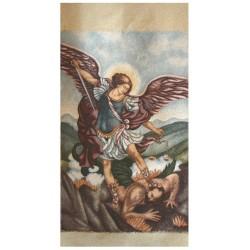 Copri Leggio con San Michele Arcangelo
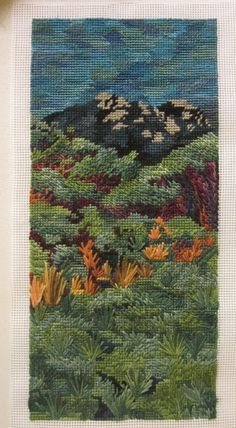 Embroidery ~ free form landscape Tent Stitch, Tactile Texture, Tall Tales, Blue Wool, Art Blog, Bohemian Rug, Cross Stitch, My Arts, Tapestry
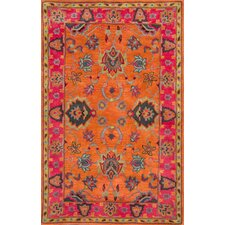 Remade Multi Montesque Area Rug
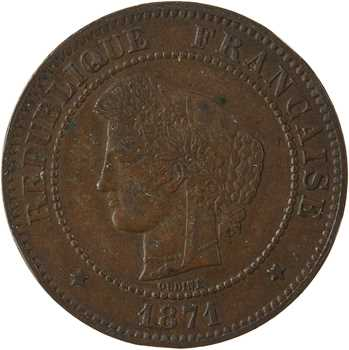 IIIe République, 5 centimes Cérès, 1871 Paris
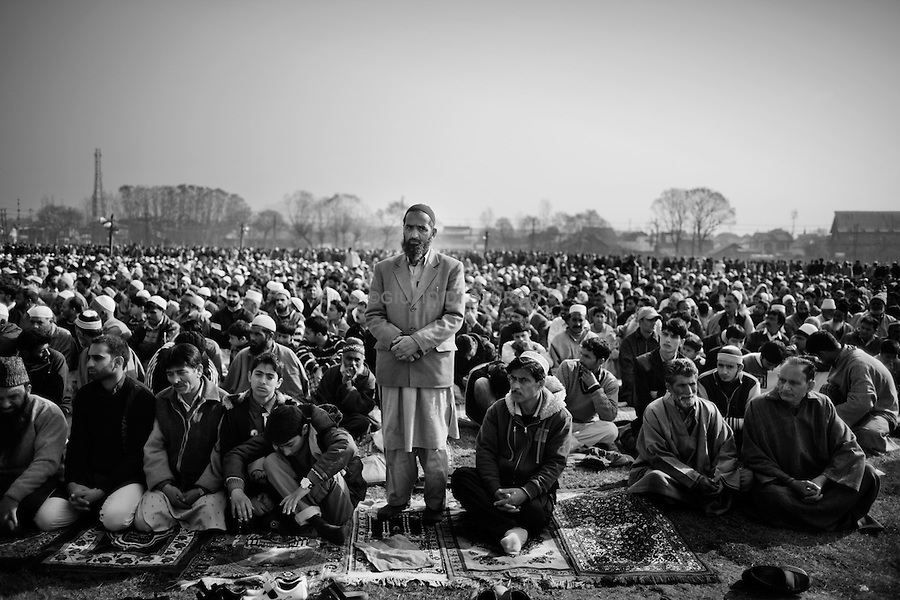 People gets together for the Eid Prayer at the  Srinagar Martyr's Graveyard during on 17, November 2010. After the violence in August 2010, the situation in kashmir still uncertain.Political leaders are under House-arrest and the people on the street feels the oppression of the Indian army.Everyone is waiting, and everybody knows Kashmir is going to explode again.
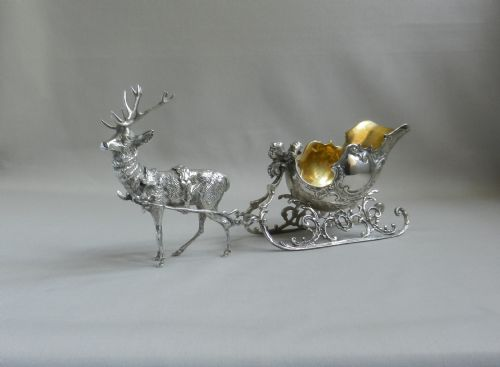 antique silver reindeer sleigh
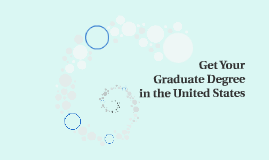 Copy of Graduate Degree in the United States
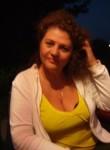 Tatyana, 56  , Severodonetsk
:::::
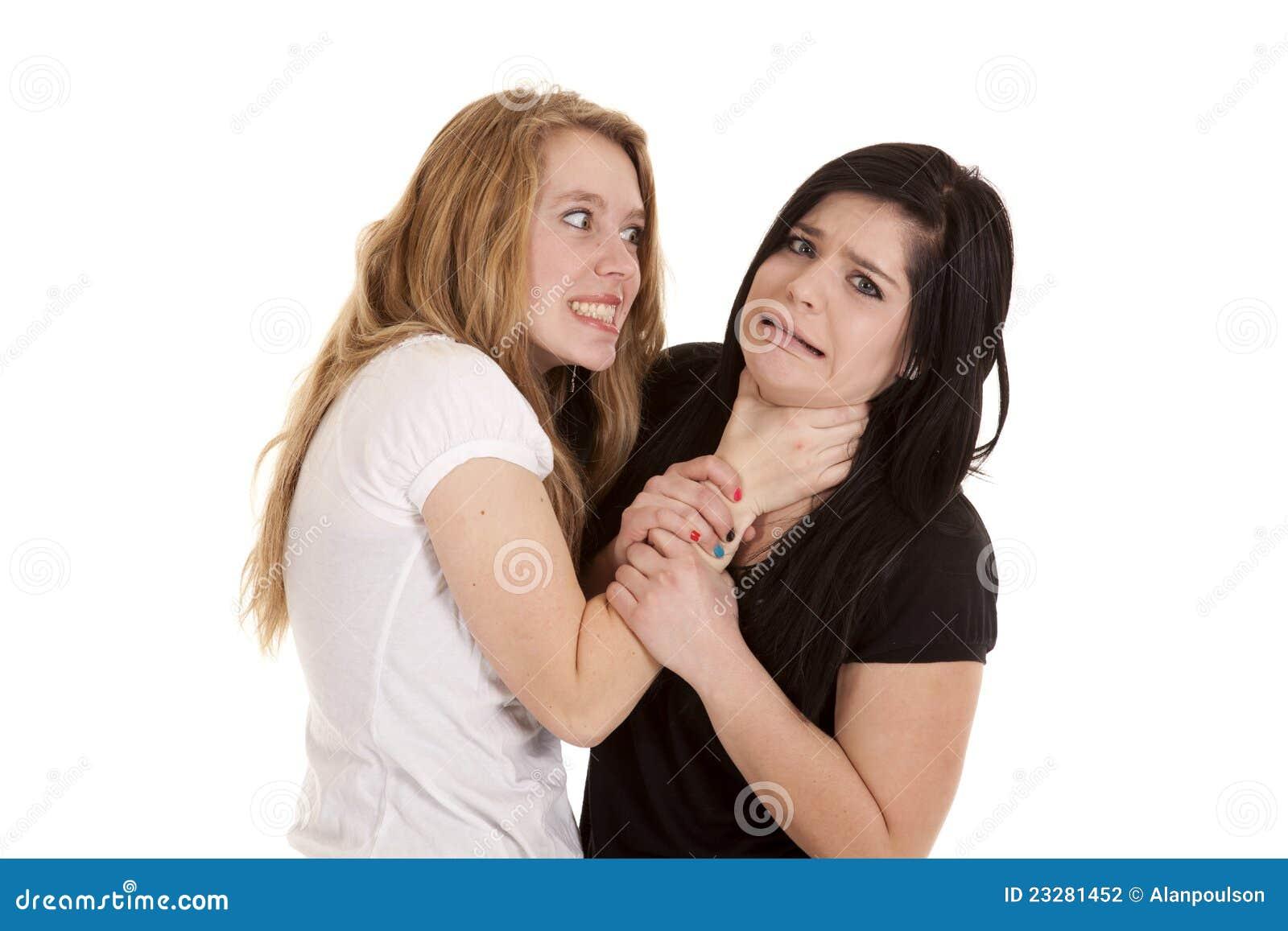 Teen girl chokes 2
:::::
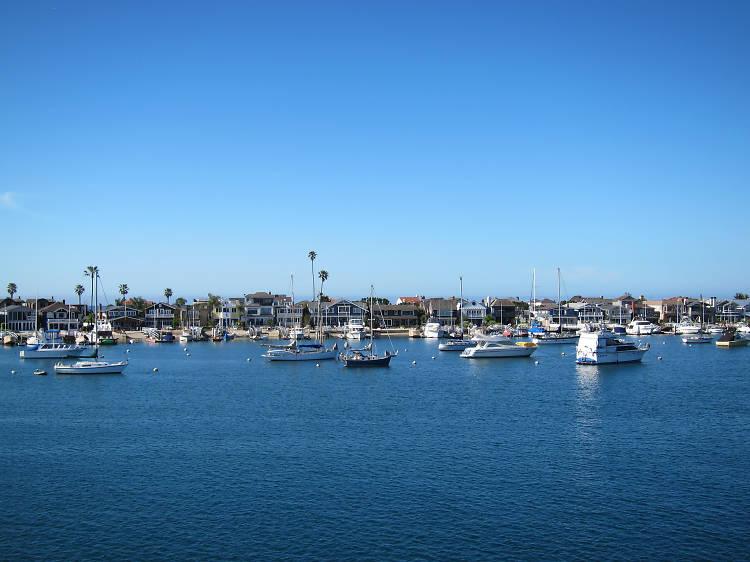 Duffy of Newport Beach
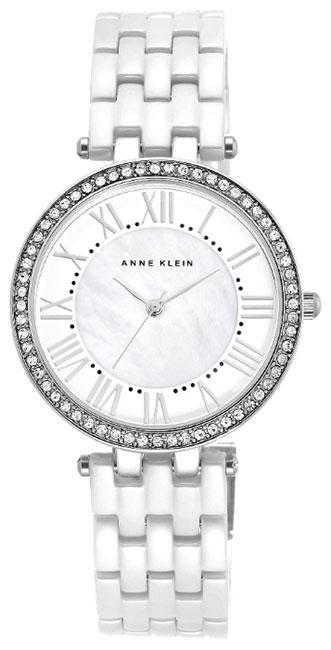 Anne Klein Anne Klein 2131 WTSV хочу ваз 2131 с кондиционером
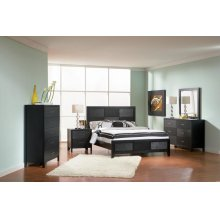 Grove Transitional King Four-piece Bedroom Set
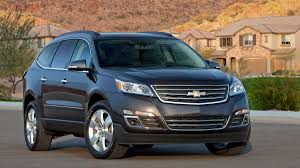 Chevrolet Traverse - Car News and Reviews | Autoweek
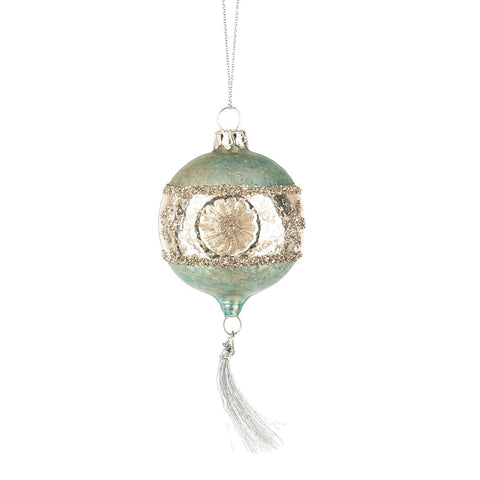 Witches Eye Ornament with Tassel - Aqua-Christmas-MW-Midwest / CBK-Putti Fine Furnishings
:::::
= WORK REQUEST =
In the data above, find the line containing "Grove Transitional King" and the line containing "Witches Eye Ornament". Copy exactly the stretch from the first through the second, both included, leaving out any picture.

= OUTPUT =
 Grove Transitional King Four-piece Bedroom Set
 Chevrolet Traverse - Car News and Reviews | Autoweek
 Witches Eye Ornament with Tassel - Aqua-Christmas-MW-Midwest / CBK-Putti Fine Furnishings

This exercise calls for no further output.